European Literature from the 5th to the 14th Century (MDVL 301/RMST 321, 2024W)



Days: Wednesday & Friday
Times: 2:00-3:20 p.m.

Marvellousness (mirabilis, merveille, merveillos) suffuses French and global premodern literatures, crossing borders of time, place (and modern nation-state boundaries), form (literary genre, type of artefact), audience (social class, occupation, gender), and register. From monsters to miracles, from mysterious other-worldly beings to marginal drolleries, imaginative marvels and their preservation through storytelling help us to understand perceptions of pre-modernity and their continuity into our present world. This course is for anyone who is interested in speculative fictions, escapism and consolation, playfulness, the weird and the awesome, beauty, and the delights of dark humour and satire.

Our adventures will focus on the imaginative worlds of some French “merveilleux”texts from the 12th to the 18th centuries (CE): Marie de France’s Fables and Lais, the anonymous Aucassin and Nicolette, Jean de La Fontaine’s Fables, and the fairy tales of Jeanne-Marie Leprince de Beaumont and Charles Perrault. We will also encounter bestiaries, encyclopaedias, universal histories, saints’ lives, maps, almanachs, books of hours, lyric and debate poetry, games, and manuscript marginalia. While our principal focus will be the close reading of literary works, we will also consider their context and transnational influence; the historical landscape in which these landmarks are situated; the cultural background against which their actions are staged; and their relationship to an integrated creative and intellectual environment of visual and plastic arts, music, ideas, technology, ecology, medicine, and science.

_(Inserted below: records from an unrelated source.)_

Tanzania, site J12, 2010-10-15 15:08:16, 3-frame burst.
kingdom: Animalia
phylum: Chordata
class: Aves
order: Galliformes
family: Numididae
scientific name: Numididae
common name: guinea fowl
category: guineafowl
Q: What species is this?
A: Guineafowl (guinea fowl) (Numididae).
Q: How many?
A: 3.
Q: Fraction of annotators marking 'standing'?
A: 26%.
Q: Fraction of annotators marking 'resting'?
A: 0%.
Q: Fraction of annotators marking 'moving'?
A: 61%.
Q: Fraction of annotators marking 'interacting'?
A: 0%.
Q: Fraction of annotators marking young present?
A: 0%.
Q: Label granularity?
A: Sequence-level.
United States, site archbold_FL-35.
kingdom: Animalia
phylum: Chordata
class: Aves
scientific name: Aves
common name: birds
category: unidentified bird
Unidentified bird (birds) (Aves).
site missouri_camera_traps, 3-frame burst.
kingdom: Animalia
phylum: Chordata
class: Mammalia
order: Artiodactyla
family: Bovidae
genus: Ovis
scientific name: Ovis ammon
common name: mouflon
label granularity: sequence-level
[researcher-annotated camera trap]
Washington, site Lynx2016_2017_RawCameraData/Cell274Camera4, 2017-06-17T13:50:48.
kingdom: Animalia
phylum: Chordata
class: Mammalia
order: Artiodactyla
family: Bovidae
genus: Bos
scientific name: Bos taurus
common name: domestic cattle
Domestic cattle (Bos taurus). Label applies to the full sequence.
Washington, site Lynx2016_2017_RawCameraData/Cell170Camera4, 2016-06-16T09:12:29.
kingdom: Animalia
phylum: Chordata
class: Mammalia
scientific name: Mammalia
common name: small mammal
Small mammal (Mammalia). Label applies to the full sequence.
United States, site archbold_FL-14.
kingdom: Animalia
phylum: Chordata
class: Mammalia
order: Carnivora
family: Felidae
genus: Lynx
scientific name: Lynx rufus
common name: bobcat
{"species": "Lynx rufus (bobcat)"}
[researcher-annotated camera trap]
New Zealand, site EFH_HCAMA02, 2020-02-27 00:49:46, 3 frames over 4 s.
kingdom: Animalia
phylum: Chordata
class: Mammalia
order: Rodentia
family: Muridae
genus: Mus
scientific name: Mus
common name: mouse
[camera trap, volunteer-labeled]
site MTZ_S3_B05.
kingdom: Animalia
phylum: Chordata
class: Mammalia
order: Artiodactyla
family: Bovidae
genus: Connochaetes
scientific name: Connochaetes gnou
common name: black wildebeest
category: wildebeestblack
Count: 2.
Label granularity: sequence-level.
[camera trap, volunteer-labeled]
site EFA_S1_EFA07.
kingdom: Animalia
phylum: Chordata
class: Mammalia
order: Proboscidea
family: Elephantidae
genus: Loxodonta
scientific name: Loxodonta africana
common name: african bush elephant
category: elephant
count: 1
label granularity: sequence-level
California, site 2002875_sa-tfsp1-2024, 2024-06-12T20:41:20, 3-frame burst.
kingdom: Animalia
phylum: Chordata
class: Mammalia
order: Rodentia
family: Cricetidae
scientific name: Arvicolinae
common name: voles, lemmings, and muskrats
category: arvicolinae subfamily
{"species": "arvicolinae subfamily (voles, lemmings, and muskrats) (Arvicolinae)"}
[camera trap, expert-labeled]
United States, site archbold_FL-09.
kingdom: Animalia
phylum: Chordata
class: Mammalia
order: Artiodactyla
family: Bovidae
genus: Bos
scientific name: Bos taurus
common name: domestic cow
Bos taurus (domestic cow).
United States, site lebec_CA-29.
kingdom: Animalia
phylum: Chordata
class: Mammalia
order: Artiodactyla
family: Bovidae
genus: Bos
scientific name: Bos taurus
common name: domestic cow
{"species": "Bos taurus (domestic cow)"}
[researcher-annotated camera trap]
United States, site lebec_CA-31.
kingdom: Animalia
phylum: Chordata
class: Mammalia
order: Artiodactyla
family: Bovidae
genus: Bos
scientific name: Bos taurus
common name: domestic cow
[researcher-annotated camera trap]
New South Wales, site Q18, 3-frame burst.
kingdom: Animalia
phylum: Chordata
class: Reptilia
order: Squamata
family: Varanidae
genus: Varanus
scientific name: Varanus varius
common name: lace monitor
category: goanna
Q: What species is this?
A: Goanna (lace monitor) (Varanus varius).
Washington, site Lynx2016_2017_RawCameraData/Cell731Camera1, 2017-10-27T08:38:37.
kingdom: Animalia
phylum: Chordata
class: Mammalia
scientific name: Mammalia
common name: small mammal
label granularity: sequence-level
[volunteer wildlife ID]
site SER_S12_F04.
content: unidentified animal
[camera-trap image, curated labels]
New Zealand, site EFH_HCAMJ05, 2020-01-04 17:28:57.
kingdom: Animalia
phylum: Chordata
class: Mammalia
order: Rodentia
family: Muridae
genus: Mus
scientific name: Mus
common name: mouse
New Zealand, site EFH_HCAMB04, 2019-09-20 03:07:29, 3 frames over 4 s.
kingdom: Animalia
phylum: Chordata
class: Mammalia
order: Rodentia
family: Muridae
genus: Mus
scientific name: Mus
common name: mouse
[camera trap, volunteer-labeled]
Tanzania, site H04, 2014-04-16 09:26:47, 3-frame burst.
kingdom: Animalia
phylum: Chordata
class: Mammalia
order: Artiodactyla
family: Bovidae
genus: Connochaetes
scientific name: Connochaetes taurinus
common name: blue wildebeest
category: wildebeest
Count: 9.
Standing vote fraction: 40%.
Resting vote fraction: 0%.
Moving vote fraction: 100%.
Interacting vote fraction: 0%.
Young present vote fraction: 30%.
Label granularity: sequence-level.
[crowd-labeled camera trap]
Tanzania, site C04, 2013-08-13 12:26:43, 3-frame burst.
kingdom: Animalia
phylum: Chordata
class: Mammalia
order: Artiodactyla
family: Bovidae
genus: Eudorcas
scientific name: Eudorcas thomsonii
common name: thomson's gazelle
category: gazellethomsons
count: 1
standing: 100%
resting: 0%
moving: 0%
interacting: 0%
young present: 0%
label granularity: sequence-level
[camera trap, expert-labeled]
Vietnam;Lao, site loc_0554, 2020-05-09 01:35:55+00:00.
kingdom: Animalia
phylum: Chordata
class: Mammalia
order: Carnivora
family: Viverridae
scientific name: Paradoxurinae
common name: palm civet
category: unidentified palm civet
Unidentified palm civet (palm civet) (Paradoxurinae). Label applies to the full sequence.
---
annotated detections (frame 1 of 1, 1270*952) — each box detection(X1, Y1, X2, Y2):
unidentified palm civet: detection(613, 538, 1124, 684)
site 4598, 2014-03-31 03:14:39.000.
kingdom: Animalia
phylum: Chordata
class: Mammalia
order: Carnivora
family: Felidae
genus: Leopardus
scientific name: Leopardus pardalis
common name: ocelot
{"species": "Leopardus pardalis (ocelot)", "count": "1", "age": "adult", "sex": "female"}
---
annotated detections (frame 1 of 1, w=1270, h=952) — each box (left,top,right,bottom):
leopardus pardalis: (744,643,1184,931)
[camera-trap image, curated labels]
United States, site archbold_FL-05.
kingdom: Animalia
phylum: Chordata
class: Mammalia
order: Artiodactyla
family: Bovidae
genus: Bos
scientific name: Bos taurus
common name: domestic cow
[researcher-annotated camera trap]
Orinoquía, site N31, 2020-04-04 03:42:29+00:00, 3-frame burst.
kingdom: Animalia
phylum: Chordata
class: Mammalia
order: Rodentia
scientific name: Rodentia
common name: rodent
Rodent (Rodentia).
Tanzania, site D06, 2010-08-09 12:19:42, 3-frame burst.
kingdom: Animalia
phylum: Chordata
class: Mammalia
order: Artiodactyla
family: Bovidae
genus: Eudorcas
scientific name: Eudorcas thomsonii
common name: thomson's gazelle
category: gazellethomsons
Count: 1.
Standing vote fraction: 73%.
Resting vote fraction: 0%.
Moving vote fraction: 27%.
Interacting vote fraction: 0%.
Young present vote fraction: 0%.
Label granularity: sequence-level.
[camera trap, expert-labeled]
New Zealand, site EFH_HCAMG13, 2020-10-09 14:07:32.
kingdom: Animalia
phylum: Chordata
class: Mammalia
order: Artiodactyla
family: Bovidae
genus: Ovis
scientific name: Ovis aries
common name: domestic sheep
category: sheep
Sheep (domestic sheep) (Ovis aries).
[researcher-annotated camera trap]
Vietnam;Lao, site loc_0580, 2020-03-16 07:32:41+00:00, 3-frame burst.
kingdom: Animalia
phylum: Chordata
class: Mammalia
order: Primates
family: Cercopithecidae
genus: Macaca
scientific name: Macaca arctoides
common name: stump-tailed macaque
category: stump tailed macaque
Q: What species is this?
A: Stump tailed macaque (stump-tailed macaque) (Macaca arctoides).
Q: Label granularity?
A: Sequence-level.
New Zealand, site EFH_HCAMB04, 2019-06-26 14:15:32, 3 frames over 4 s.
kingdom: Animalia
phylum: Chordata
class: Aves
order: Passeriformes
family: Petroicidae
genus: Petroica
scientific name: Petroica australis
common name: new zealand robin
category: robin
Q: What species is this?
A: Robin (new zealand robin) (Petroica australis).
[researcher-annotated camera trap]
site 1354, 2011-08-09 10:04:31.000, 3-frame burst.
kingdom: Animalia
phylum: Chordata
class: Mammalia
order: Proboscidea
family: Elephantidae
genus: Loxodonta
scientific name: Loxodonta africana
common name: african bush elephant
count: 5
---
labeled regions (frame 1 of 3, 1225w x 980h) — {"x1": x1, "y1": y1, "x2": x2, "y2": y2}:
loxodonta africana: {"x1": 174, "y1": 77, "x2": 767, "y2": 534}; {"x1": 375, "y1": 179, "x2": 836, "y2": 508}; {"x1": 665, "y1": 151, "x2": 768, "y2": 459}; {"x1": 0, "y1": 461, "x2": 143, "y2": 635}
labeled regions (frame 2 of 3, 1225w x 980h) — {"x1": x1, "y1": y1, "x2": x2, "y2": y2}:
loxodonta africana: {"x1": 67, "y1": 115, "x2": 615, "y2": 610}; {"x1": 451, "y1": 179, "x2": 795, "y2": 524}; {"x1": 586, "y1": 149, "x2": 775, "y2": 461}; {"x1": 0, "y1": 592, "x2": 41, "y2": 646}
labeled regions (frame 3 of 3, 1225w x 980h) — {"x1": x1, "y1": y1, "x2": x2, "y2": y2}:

Classes consist of interactive lectures interspersed with discussions. Weekly topics and recurring themes may include: perceptions of the natural world, creation and creativity, miracles, enchantment, other worlds and the other-worldly, dream-visions and mysticism, the fantastic, automata, metamorphosis and hybridity, apocalypse, nostalgia, utopias and other alternative worlds, and intelligent life.